-- START The input --
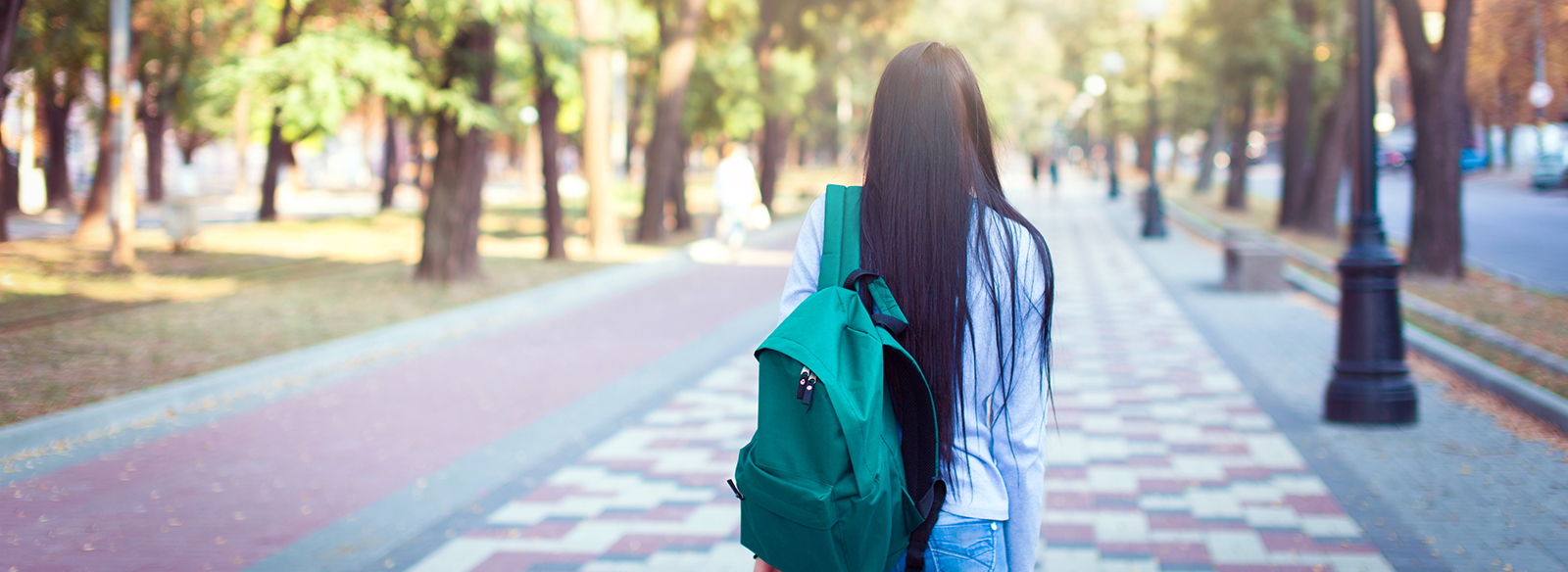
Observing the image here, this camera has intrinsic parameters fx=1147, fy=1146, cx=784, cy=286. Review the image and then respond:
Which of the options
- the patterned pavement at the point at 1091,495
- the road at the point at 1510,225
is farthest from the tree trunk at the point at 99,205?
the road at the point at 1510,225

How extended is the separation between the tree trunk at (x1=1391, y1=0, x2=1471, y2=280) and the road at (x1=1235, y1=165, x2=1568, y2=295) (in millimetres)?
1284

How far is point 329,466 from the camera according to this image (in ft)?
20.6

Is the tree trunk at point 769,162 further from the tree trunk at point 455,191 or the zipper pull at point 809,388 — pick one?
the zipper pull at point 809,388

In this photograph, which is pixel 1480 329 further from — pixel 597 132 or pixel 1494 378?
pixel 597 132

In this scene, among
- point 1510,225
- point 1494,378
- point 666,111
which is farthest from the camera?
point 1510,225

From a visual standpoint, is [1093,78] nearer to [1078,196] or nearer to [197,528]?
[1078,196]

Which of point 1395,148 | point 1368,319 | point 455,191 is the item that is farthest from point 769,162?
point 1395,148

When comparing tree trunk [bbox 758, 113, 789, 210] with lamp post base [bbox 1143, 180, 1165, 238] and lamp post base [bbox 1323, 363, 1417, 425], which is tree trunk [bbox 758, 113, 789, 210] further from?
lamp post base [bbox 1323, 363, 1417, 425]

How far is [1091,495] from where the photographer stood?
5605 mm

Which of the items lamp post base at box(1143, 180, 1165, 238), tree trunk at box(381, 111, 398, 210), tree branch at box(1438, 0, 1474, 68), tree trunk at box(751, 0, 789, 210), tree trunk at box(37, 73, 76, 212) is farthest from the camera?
tree trunk at box(381, 111, 398, 210)

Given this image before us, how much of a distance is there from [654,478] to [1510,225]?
78.1 feet

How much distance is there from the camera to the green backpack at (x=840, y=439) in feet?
5.92

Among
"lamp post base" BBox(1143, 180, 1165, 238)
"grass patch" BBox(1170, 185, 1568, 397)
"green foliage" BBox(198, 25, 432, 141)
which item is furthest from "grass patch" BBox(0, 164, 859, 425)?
"lamp post base" BBox(1143, 180, 1165, 238)

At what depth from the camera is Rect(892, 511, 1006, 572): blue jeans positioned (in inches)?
81.7
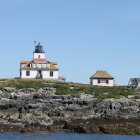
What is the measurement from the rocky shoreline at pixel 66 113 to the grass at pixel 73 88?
10.3 feet

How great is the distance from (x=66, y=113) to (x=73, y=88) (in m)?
15.4

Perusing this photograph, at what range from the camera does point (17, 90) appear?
72000mm

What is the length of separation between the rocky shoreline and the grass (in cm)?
315

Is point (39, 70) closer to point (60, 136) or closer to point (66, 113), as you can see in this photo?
point (66, 113)

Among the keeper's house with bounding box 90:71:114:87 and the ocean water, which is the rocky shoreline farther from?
the keeper's house with bounding box 90:71:114:87

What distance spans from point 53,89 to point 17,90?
501cm

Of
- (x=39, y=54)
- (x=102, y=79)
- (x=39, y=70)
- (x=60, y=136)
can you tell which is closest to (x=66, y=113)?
(x=60, y=136)

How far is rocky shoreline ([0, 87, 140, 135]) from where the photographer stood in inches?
2159

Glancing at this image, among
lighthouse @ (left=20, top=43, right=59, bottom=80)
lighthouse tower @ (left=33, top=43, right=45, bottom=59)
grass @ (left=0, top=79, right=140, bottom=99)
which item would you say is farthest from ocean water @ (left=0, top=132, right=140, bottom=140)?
lighthouse tower @ (left=33, top=43, right=45, bottom=59)

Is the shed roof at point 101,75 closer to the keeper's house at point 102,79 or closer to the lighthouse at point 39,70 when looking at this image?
the keeper's house at point 102,79

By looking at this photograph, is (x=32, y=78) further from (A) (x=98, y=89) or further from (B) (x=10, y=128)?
(B) (x=10, y=128)

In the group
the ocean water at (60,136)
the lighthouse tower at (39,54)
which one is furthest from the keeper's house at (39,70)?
the ocean water at (60,136)

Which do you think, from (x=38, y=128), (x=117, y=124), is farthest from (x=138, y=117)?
(x=38, y=128)

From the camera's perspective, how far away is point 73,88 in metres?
76.0
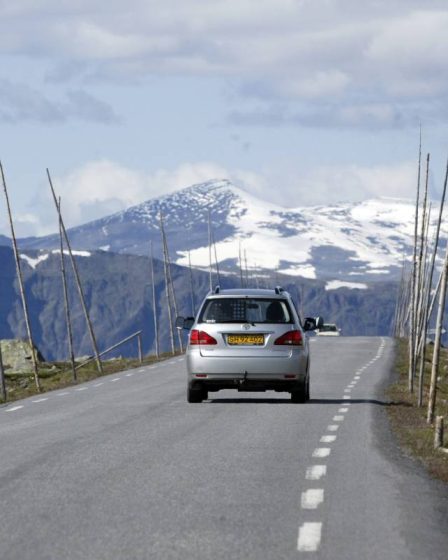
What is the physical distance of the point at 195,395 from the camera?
85.1 ft

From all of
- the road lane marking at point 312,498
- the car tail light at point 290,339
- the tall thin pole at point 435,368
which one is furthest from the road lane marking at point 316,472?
the car tail light at point 290,339

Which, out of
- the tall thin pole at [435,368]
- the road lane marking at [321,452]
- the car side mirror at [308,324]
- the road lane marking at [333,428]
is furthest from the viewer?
the car side mirror at [308,324]

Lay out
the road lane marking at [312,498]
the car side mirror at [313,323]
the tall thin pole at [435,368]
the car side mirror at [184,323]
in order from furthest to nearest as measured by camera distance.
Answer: the car side mirror at [184,323] → the car side mirror at [313,323] → the tall thin pole at [435,368] → the road lane marking at [312,498]

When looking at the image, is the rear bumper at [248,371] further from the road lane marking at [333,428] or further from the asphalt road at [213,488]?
the road lane marking at [333,428]

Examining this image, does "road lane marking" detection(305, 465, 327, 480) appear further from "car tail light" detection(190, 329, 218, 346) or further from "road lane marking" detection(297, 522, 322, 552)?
"car tail light" detection(190, 329, 218, 346)

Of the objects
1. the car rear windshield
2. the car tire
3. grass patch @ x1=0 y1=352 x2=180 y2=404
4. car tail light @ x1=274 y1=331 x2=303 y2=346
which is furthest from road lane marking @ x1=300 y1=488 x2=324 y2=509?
grass patch @ x1=0 y1=352 x2=180 y2=404

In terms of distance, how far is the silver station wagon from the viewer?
25.1m

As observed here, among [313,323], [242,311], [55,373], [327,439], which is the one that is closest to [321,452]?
[327,439]

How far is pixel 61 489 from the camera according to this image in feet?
41.8

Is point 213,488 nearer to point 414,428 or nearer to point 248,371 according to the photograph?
point 414,428

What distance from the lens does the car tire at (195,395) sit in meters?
25.8

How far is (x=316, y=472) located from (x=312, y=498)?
7.17 feet

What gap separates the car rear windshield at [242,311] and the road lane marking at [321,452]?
27.0 ft

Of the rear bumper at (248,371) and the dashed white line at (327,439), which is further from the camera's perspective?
the rear bumper at (248,371)
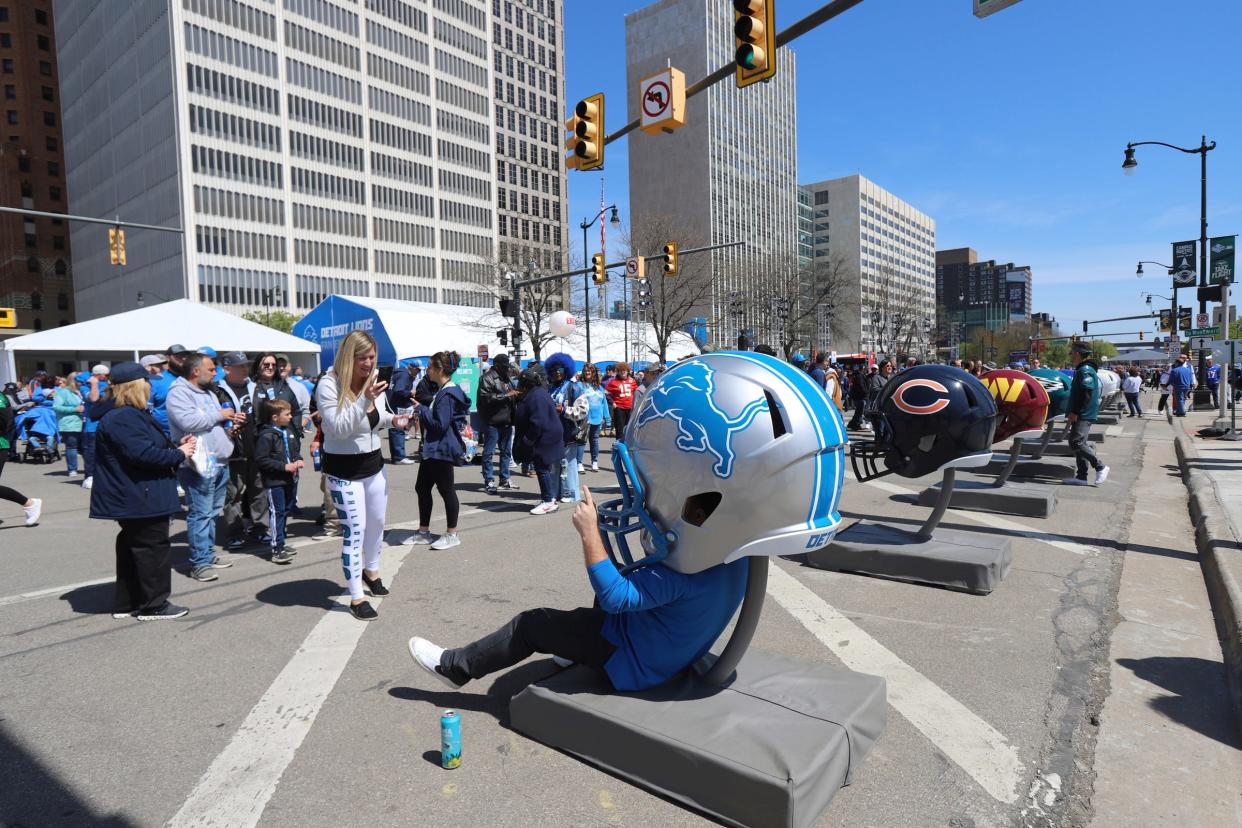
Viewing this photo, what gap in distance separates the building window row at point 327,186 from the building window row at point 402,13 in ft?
62.9

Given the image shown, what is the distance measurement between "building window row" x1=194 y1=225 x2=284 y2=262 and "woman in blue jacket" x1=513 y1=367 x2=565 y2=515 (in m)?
69.8

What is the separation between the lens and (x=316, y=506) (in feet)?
31.3

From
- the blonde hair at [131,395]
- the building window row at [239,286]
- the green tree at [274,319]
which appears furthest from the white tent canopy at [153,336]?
the building window row at [239,286]

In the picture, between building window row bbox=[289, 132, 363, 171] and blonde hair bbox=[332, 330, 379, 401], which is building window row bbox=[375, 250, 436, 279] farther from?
blonde hair bbox=[332, 330, 379, 401]

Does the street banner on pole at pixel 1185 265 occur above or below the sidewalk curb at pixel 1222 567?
above

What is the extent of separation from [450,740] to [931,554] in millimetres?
4193

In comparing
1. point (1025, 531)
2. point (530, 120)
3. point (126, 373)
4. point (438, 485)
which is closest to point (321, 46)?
point (530, 120)

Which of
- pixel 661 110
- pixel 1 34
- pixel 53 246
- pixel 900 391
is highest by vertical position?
pixel 1 34

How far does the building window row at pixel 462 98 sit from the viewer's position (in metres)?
84.9

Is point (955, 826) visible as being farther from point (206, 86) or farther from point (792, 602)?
point (206, 86)

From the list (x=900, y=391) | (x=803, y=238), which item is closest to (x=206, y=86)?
(x=900, y=391)

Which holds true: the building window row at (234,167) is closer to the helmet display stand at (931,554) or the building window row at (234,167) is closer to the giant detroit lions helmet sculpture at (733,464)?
the helmet display stand at (931,554)

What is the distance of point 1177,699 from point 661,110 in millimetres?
8130

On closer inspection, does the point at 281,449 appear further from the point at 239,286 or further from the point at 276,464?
the point at 239,286
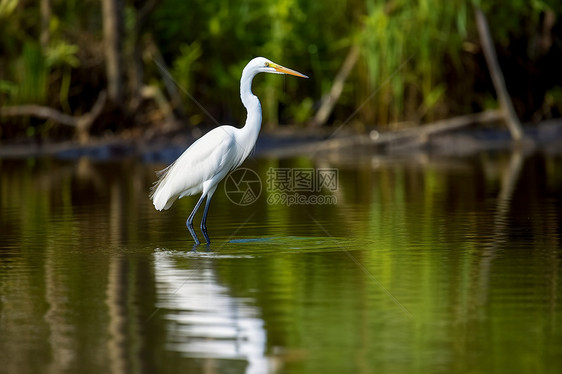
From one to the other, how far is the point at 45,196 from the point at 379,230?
239 inches

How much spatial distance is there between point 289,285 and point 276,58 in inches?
728

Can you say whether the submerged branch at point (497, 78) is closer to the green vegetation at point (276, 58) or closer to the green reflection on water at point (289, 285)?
the green vegetation at point (276, 58)

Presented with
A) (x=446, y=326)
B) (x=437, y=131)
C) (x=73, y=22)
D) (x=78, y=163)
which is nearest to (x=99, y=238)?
(x=446, y=326)

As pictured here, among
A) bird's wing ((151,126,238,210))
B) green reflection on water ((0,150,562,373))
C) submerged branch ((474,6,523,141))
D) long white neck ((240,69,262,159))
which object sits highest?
submerged branch ((474,6,523,141))

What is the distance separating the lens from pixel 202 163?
10656mm

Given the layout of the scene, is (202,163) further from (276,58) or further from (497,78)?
(276,58)

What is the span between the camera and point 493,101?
2547 centimetres

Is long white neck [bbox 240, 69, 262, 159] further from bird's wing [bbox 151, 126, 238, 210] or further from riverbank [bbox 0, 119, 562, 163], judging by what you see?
riverbank [bbox 0, 119, 562, 163]

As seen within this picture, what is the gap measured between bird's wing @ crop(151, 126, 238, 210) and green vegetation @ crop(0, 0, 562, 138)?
13.3 metres

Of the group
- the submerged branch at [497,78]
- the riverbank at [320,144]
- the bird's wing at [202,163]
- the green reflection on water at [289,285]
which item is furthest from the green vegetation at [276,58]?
-- END The input --
Written problem: Repeat only the stretch of lines that opens with the line containing "Can you say" and closes with the final line of the entries, both included, exactly as written.

Solved exercise:
Can you say whether the submerged branch at point (497, 78) is closer to the green vegetation at point (276, 58) or closer to the green reflection on water at point (289, 285)?
the green vegetation at point (276, 58)

Presented with
A) (x=446, y=326)
B) (x=437, y=131)
C) (x=73, y=22)
D) (x=78, y=163)
which is nearest to (x=99, y=238)?
(x=446, y=326)

As pictured here, among
A) bird's wing ((151,126,238,210))
B) green reflection on water ((0,150,562,373))
C) submerged branch ((474,6,523,141))
D) long white neck ((240,69,262,159))
which object sits highest?
submerged branch ((474,6,523,141))

What is the distance separating the lens from pixel 202 163?
10656mm

Given the layout of the scene, is (202,163) further from (276,58) or further from (497,78)?
(276,58)

What is the span between the camera and point 493,101?
2547 centimetres

Is long white neck [bbox 240, 69, 262, 159] further from bird's wing [bbox 151, 126, 238, 210] or further from riverbank [bbox 0, 119, 562, 163], judging by what you see?
riverbank [bbox 0, 119, 562, 163]

As seen within this picture, what is the gap measured between bird's wing @ crop(151, 126, 238, 210) and green vegetation @ crop(0, 0, 562, 138)?
13.3 metres

Of the group
- the submerged branch at [497,78]
- the riverbank at [320,144]
- the bird's wing at [202,163]
- the green reflection on water at [289,285]
which item is furthest from the green vegetation at [276,58]?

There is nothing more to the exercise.